Records to use:
* * * * *

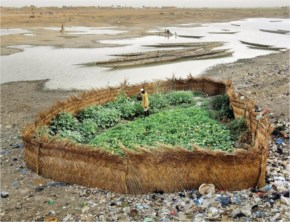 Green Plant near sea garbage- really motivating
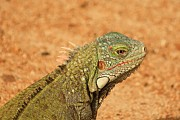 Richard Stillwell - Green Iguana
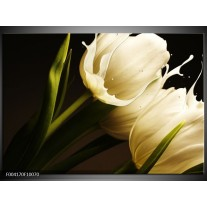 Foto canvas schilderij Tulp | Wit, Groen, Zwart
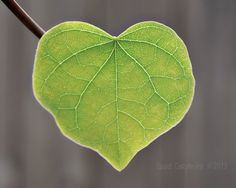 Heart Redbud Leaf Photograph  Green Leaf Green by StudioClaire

* * * * *

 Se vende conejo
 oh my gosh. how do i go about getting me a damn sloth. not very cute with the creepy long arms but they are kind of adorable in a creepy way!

* * * * *

What is being asked:
What is wanted is an exact copy of the lines above from the one containing "Green Plant near" through the one containing "Heart Redbud Leaf", with no pictures in it.

Task answer:
 Green Plant near sea garbage- really motivating
 Richard Stillwell - Green Iguana
 Foto canvas schilderij Tulp | Wit, Groen, Zwart
 Heart Redbud Leaf Photograph  Green Leaf Green by StudioClaire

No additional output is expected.